With these provisions, there have been no significant changes to the Security, Council except in 1966, when the number of non-permanent members was increased from six to 10. These two-year transients with a chance to posture on the world stage are elected to the UNSC by the General Assembly for their contribution to international peace and security.  2014- 2015 members are Chad, Chile, Jordan, Lithuania, and Nigeria.  2015 –2016 members are Angola, Malaysia, New Zealand, Spain, and Venezuela.

To have the same five permanent members with veto in 2014, with now 193 UN members, is a stagnating anomaly, an anachronism that requires nothing less than the interring of the UN Security Council. The Vancouver, now a WFM-C, resolution could be pulling the plug on a log jam that is imminent in any case.  In the July issue of Mondial our Exec. Director Fergus Watt notes “the growing frustration among members of the General Assembly with the secrecy and failures of the Security Council.”  He was referring in this case to “electing” a new Secretary-General by the General Assembly, which in effect rubber-stamps a closed-door decision of the P5.

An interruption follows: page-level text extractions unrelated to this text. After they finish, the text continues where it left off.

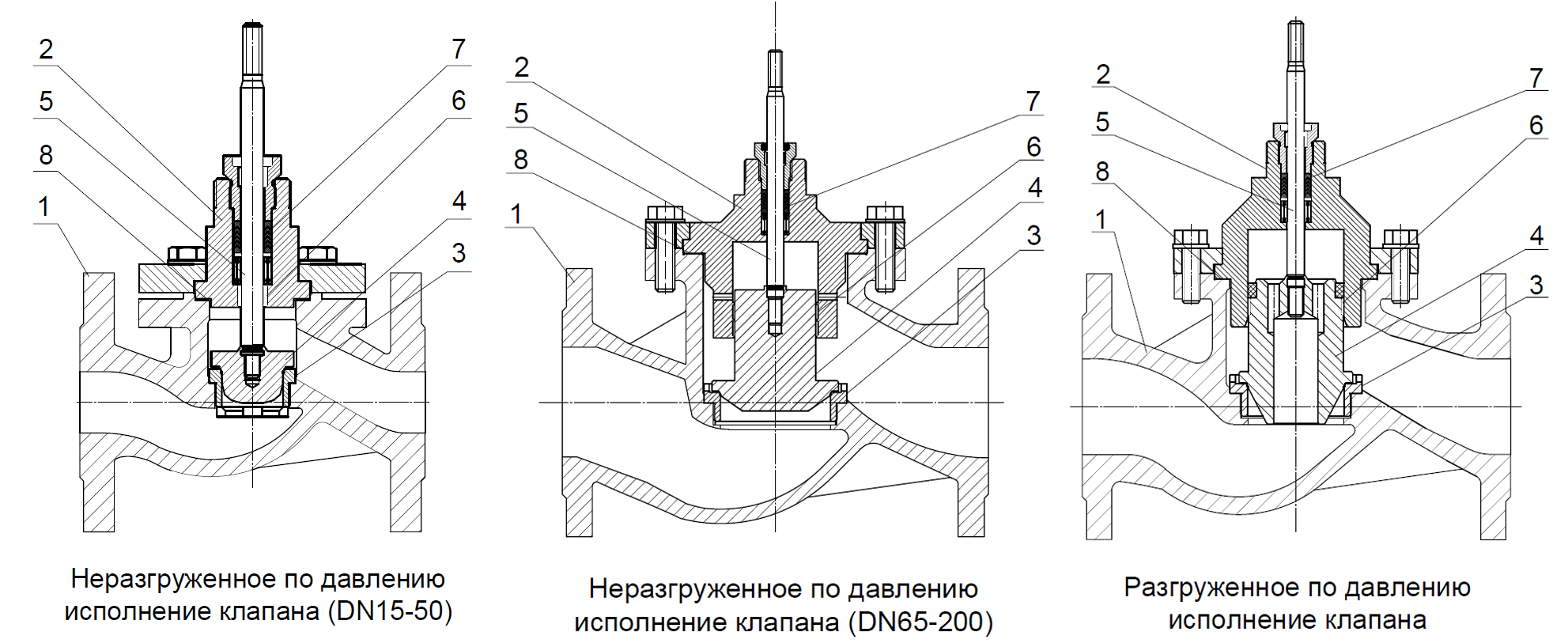 2
5
8
1
7
6
4
3

Неразгруженное по давлению исполнение клапана (DN15-50)

2
5
8
1
7
6
4
3

Неразгруженное по давлению исполнение клапана (DN65-200)

2
5
8
1
7
6
4
3

Разгруженное по давлению исполнение клапана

The UN General Assembly has been marginalized, and an osmosis of power and authority (by rescinding Art 24) could provide an energizing political fluidity. Were this to be adopted, it should also be accepted in some fashion that a decision of the UNGA should represent 2/3rds majority of the world’s people, the brotherhood and sisterhood of humankind, as well as (per UN Chapter, Art 18) 2/3rds of member states.

The World Federalists can provide the goal, the vision; but the how-to, the means that would allow the UN to better fulfill its purposes in the event these measures are to be implemented, is the work of a broadly based UN preparatory committee process.

Vivian Davidson’s poster says it best: “Don’t Stay Calm. Change the World".